30 Temmuz 2010

Çıkarın Lan Beni Burdan

Bir şey anlatmak veya öğretmek için değil, bu sikik blog benim baya baya günlüğüm sayılabilsin diye yazılmış bir yazı bu. Burada kimseye yarar bir şey yok. Gelen geri gitsin.


Merhaba gün, senden nefret ediyorum. Öyle böyle değil, gerçekten nefret ediyorum senden.
Kıyamet mi ne diyorlar, gelse de kurtulsak artık şu pislikten.. "Bizi ne katıyorsun sen kendin git" diyen ileriler için şunu söylerim: "Belki de sizin yüzünüzden bu haldeyim?"
Deliklerine abazan erkek penisleri sokuşturmak istediğim ay yüzünden oluyor bunlar galiba. 
Dolunay..
Elinin körü..
Romantizmden anlamıyorum, dolunayı falan seyredecek kadar duygu yok içimde diye bana verilen bu ceza fazla değil mi?
Her dolunayda hayata küstürülür mü bir insan.?
Küstürülüyor. Gerçi benim hayata küsmem için dolunaya ihtiyacım yok ama tetikliyor işte deliklerine abazan erkek çükleri sokuşturmak istediğim ay.. Dolunay..

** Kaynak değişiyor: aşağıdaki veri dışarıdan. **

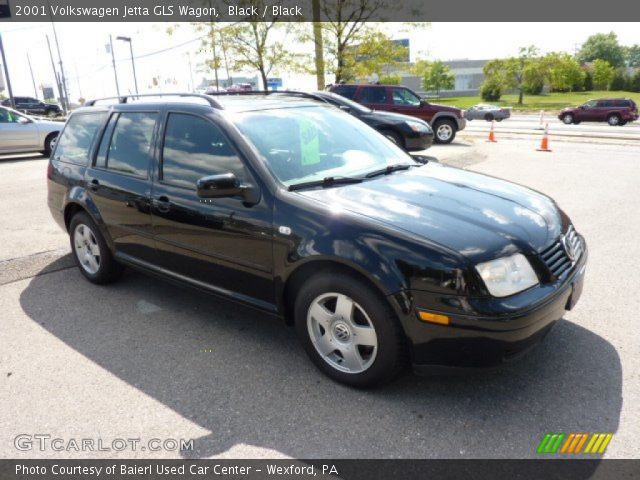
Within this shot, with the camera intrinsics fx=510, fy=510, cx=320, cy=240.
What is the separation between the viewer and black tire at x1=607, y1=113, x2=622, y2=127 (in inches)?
1181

Aslında korkuyorum buralarda bazı şeylerden bahsetmeye. İnsanlar gelip "Aman ha" diyor. Zerre istemiyorum bunun olmasını çünkü bu benim günlüğüm. 
Aklıma intihar fikri geliyor diye intihar edecek değilim. Bu benim vazgeçilmez fantezim.
İntihar etmeyeceğimden nasıl emin olabilirsiniz anlatayım:
Ölümden sonra ne bok yiyeceğimi bilmediğim için intihar etmem ben. Meraklısı değilim bilinmeyene, o kadar büyük risk alamam. Alice Harikalar Diyarında gibi bir hikayenin içine düşmeyeceksem gitmem ben o tarafa. He kendiliğinden olur, ne bileyim pokemonları örnek alırım uçmaya çalışırım, uçamaz düşerim falan, bak bu olabilir ama bile isteye de gitmem. Malım ama o kadar da değil..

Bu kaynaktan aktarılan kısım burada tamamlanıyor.